# Assigned task
Revise the records in the part that opens with the line containing "animonda Integra Protect" and closes with the line containing "Oud Al Teeb Muattar", replacing "wet food" with "dry food" and leaving everything else unchanged. Leave the pictures out of your answer.
(Supplied records Opens)
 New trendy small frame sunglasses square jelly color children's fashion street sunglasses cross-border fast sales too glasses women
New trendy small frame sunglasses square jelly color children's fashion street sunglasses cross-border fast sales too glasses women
(Supplied records Closes)
(Supplied records Opens)
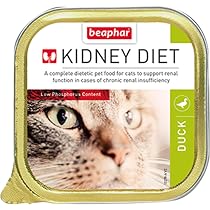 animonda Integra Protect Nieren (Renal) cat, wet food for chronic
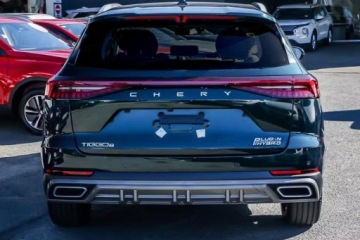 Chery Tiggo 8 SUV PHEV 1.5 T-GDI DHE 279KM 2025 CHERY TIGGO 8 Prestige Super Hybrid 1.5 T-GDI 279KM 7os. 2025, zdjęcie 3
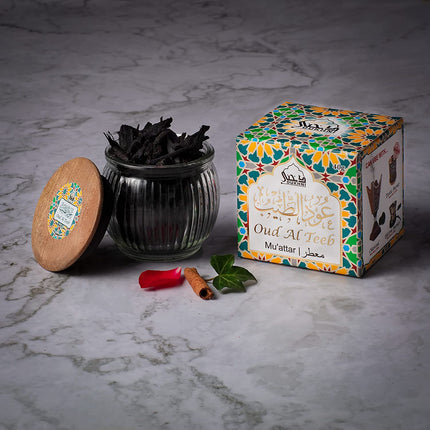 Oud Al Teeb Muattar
(Supplied records Closes)
# Your response
 animonda Integra Protect Nieren (Renal) cat, dry food for chronic
 Chery Tiggo 8 SUV PHEV 1.5 T-GDI DHE 279KM 2025 CHERY TIGGO 8 Prestige Super Hybrid 1.5 T-GDI 279KM 7os. 2025, zdjęcie 3
 Oud Al Teeb Muattar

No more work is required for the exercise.